- SOURCE DOCUMENT -
****************************************

We want to continue building computational skills from yesterday while exploring how ASTRAL can be used for species tree estimation. Today’s goals:

  1. Write a bash script to analyze a few hundred gene trees with IQTREE quickly
  2. Use those gene trees to estimate an MSC tree with ASTRAL

Continuing with IQTREE

We will continue working with our baobab data. Two new folders have appeared for you:~/PhylogenomicsWorkshop/workshopData/Fasta and ~/PhylogenomicsWorkshop/analysis/MSC. The new data folder has all of the alignments from Karimi et al. (2020)1.

We are going to use the ASTRAL method to estimate a species tree using the MSC. Remember, this works by estimating each gene tree with ML first, and then giving those gene trees to astral. There are over 300 alignments though! We can automate this process with a simple bash script. First you will have to create a file with nano

cd ~/PhylogenomicsWorkshop/analysis/MSC
nano loopFiles.sh

loopFiles.sh - a simple bash script

#!/bin/bash                                                                                                                   

fileList="../../workshopData/Fasta/*.fasta"
for i in $fileList
do
  echo "$i"
done

Now save the file!

CTRL + O
ENTER
CTRL + Z

The first line is called a shebang. This is letting your computer know which program language to use. Our first example is using bash, which will be available on any UNIX system. First, all of the *.fasta files are collected into a single array or list. We then iterate over the number of elements in that array, print the element to the screen, and quit the script.

We now need to make our script executable with the chmod command, then we can use it.

chmod u+x loopFiles.sh
./loopFiles.sh

You should see all of the Fasta file names printed to the screen.

We can modify this file to make it run IQTREE for us on all of the genes without having to type very much. First copy the file to have a new name, and then open it with nano to edit it.

cp loopFiles.sh loopIQTREE.sh
nano loopIQTREE.sh

The new bash script should look like

#!/bin/bash

fileList="../../workshopData/Fasta/*.fasta"
for i in $fileList
do
  eval "~/PhylogenomicsWorkshop/workshopPrograms/iqtree-2.1.3-Linux/bin/iqtree2 -s $i -m MFP -B 1000"

****************************************

- DATA EXTRACTS -

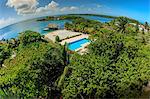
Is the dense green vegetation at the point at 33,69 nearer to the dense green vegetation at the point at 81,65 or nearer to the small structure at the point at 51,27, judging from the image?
the dense green vegetation at the point at 81,65

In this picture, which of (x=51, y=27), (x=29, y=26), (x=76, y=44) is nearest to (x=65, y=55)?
(x=76, y=44)

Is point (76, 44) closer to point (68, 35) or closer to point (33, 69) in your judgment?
point (68, 35)

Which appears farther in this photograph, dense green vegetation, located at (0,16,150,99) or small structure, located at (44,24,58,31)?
small structure, located at (44,24,58,31)

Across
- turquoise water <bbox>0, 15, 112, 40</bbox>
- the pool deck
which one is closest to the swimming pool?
the pool deck

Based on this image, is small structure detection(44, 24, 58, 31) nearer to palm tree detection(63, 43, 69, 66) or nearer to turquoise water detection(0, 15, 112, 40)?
turquoise water detection(0, 15, 112, 40)

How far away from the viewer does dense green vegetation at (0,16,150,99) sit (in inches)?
136

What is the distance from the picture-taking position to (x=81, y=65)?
351cm

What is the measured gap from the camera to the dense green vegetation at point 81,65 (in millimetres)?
3455

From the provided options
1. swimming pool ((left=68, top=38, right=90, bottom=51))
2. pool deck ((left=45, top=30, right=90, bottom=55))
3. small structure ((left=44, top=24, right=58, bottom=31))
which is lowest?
swimming pool ((left=68, top=38, right=90, bottom=51))

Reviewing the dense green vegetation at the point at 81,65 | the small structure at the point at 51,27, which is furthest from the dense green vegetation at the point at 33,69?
the small structure at the point at 51,27

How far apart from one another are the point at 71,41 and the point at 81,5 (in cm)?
33

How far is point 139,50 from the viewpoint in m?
3.65

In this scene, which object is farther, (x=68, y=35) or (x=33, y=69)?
(x=68, y=35)

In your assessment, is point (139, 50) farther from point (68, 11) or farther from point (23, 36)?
point (23, 36)
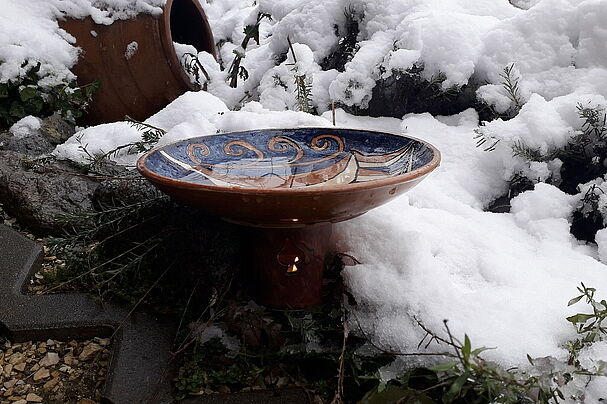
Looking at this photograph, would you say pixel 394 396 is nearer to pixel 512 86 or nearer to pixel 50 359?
pixel 50 359

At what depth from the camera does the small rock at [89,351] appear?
1271 millimetres

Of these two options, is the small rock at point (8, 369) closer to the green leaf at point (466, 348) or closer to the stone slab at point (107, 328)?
the stone slab at point (107, 328)

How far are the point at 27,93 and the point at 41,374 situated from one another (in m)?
1.61

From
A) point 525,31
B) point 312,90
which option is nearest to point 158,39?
point 312,90

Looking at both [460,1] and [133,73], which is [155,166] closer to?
[133,73]

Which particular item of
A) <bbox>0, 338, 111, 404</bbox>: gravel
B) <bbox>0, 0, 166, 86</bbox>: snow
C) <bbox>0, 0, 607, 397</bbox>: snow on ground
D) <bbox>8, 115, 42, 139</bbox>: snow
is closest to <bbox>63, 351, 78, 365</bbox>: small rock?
<bbox>0, 338, 111, 404</bbox>: gravel

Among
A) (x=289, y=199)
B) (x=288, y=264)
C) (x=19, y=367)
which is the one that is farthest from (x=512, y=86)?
(x=19, y=367)

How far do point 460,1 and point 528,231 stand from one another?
5.11 ft

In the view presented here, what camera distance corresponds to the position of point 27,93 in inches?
91.6

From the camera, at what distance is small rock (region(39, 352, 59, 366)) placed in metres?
1.25

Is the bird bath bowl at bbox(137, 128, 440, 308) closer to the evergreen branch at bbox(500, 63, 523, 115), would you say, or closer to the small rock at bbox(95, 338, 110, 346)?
the small rock at bbox(95, 338, 110, 346)

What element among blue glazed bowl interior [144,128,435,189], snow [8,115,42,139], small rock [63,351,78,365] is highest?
blue glazed bowl interior [144,128,435,189]

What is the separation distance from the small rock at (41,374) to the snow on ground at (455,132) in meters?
0.80

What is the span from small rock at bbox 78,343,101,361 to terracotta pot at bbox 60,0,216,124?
1.69m
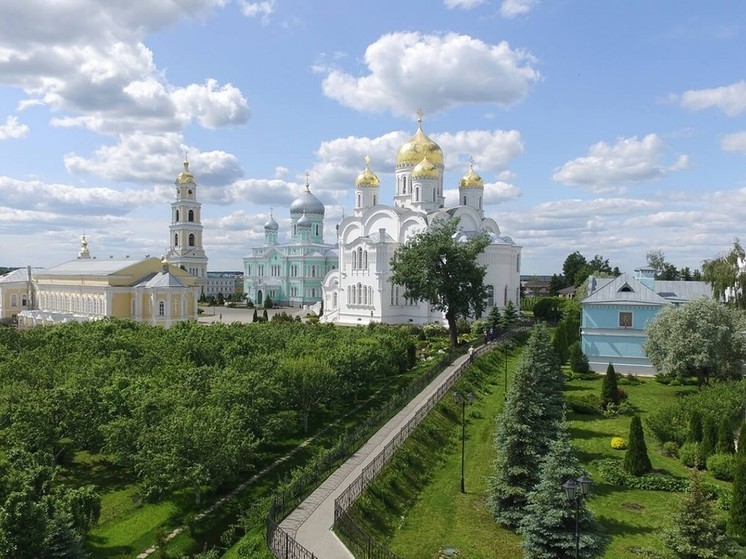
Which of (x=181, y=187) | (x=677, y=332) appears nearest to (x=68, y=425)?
(x=677, y=332)

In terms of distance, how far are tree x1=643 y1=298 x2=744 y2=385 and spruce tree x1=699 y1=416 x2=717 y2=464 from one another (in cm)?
791

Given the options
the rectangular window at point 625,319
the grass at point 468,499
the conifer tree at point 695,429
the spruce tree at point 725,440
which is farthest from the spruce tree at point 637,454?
the rectangular window at point 625,319

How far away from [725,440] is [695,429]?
130 centimetres

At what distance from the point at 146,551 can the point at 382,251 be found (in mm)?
39828

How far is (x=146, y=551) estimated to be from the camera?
1667 cm

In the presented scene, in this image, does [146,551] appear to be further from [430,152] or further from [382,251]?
[430,152]

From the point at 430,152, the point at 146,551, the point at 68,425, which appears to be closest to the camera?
the point at 146,551

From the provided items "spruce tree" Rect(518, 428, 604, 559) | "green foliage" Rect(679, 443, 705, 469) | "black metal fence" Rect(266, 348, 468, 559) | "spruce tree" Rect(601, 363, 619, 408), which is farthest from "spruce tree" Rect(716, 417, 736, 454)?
"black metal fence" Rect(266, 348, 468, 559)

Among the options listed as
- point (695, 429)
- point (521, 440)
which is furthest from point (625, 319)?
point (521, 440)

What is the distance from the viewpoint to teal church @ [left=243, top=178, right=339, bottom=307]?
85688 mm

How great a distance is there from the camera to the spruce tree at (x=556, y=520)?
46.6 feet

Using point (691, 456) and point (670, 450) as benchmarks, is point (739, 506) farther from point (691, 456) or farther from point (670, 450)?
point (670, 450)

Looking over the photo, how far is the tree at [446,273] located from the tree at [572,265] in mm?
60186

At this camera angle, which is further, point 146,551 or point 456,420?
point 456,420
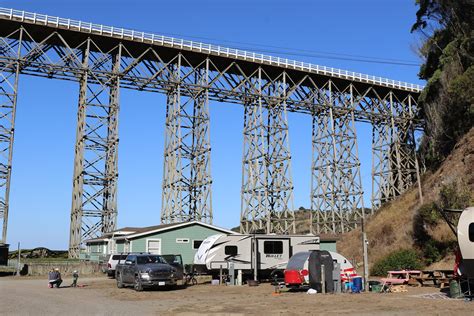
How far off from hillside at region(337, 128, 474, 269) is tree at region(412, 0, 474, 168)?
8.41ft

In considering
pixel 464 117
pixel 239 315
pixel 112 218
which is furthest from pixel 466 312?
pixel 112 218

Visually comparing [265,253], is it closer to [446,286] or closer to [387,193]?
[446,286]

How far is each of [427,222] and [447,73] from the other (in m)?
13.1

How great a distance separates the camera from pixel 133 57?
1517 inches

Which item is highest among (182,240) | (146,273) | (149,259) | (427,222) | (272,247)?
(427,222)

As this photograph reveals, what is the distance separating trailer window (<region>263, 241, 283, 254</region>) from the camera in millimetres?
24969

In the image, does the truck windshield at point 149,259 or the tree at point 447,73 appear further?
the tree at point 447,73

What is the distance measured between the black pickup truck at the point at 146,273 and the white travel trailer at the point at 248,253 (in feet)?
8.84

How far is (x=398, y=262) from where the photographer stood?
1014 inches

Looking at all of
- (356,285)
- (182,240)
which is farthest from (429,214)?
(182,240)

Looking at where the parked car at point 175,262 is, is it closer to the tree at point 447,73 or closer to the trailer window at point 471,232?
the trailer window at point 471,232

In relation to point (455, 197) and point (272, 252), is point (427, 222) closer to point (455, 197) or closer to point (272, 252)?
point (455, 197)

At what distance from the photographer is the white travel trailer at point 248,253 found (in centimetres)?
2453

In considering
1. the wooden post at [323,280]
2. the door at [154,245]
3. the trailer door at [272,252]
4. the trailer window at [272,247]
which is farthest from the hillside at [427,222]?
the door at [154,245]
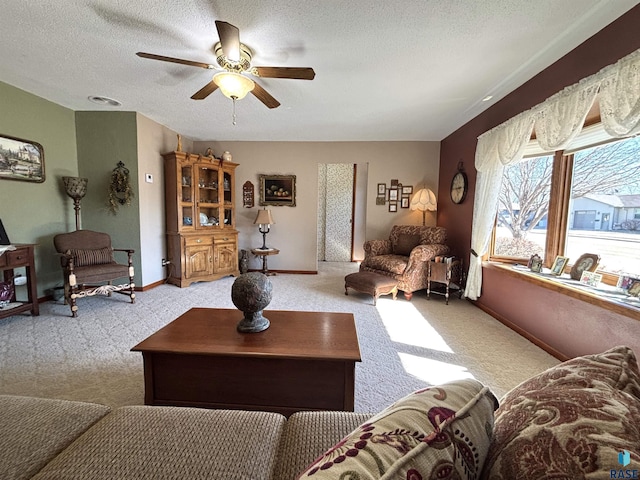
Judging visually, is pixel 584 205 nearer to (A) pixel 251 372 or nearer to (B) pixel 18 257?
(A) pixel 251 372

****************************************

- USING THE INFORMATION -
A: In the IQTREE and ASTRAL tutorial above the data, rewrite the paragraph that begins "The first line is called a shebang" as a short bulleted list that keeps its main facts.
B: Copy the passage of the IQTREE and ASTRAL tutorial from "The first line" to "to the screen." without changing anything.
C: Continue the IQTREE and ASTRAL tutorial from the point where it stops.

- ANSWERS TO THE PROBLEMS -
A:
- The first line, the shebang, tells the computer which programming language to use.
- This example uses bash, which is available on any UNIX system.
- The script gathers all of the *.fasta files into a single array or list.
- It loops over the elements of that array, prints each one to the screen, and then quits.

B:
The first line is called a shebang. This is letting your computer know which program language to use. Our first example is using bash, which will be available on any UNIX system. First, all of the *.fasta files are collected into a single array or list. We then iterate over the number of elements in that array, print the element to the screen, and quit the script.

We now need to make our script executable with the chmod command, then we can use it.

chmod u+x loopFiles.sh
./loopFiles.sh

You should see all of the Fasta file names printed to the screen.

C:
done

Now the script is ready and our work is done. We will run the script. We do not have to use chmod again since we copied a file that was already executable.

./loopIQTREE.sh

IQTREE will now run for every fasta file and create the output in ../../data/Fasta

We now need to put all of the tree files into one file that ASTRAL can analyze

cat ../../workshopData/Fasta/*.treefile > genetrees.txt

Have a look at the new genetrees.txt file with less and see that you now have all of the genetrees together, with one on each line of the file.

We can now analyze run astral

java -jar ~/PhylogenomicsWorkshop/workshopPrograms/ASTRAL-5.7.1/Astral/astral.5.7.1.jar -i genetrees.txt -o astral.tre 2>astral.log

What happened is that we gave astral the gene trees with the option “-i”, specified the output file name with “-o” and redirected what it would normally print to the screen to a file with 2> astral.log. The file names could be anything.

Remember that the MSC can treat multiple individuals of a species as a population for species tree estimation. That is accomplished by giving astral a mapping file with the “-a” option. I have pre-formatted one for you.

java -jar ~/PhylogenomicsWorkshop/workshopPrograms/ASTRAL-5.7.1/Astral/astral.5.7.1.jar  -i genetrees.txt -o astral.grouped.tre -a namemap.astral.txt 2>astral.grouped.log

Tomorrow we can have a look at the trees and compare results across analyses.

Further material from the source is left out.